EXERCISE DESCRIPTION: Go through the lines below and copy any that hold the string "AVIISI".

Stored data entries:
_ _ _ _ _ _ _

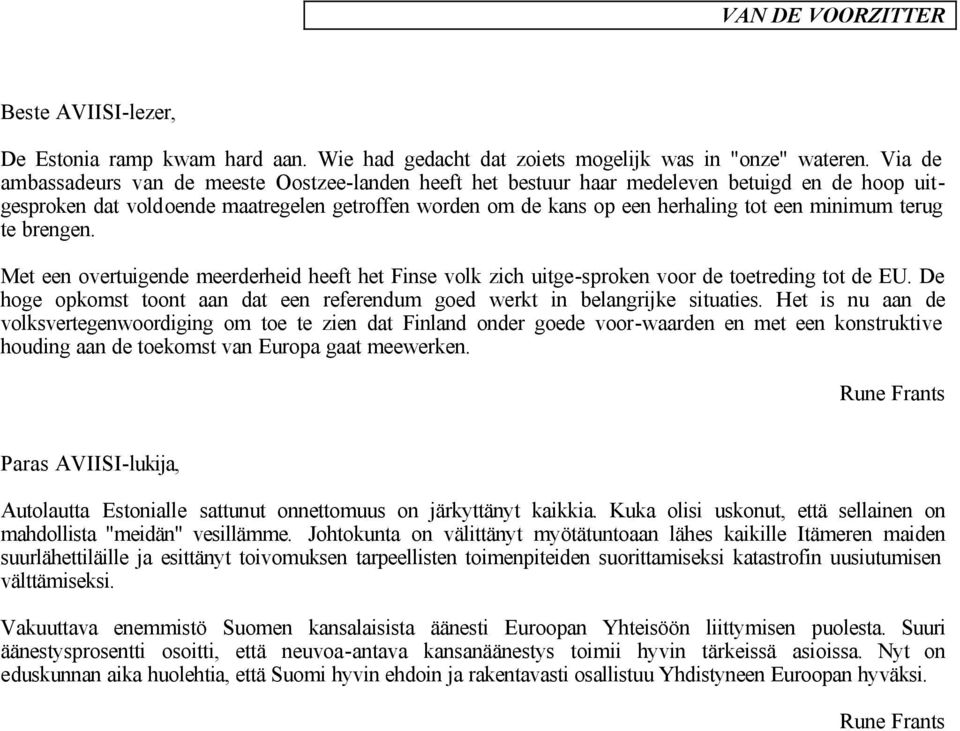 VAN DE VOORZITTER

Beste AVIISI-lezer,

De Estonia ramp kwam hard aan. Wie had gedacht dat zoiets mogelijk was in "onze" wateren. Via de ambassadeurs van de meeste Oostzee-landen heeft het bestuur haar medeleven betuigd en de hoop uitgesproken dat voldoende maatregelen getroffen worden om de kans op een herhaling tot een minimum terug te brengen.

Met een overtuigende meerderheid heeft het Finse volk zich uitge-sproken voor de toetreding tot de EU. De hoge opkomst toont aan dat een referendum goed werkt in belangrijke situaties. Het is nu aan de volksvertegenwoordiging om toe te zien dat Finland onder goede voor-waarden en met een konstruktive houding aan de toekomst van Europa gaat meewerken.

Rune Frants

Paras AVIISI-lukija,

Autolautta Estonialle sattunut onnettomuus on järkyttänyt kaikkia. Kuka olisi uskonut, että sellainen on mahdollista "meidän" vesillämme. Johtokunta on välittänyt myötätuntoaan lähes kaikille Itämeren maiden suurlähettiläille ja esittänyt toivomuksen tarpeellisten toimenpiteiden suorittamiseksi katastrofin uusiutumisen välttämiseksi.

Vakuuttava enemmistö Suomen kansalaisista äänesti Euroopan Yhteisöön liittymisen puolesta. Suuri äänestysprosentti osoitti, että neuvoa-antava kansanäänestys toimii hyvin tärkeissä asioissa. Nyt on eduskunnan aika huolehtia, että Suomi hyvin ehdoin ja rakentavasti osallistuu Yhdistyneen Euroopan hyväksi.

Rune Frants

_ _ _ _ _ _ _

YOUR RESPONSE:
Beste AVIISI-lezer,
Paras AVIISI-lukija,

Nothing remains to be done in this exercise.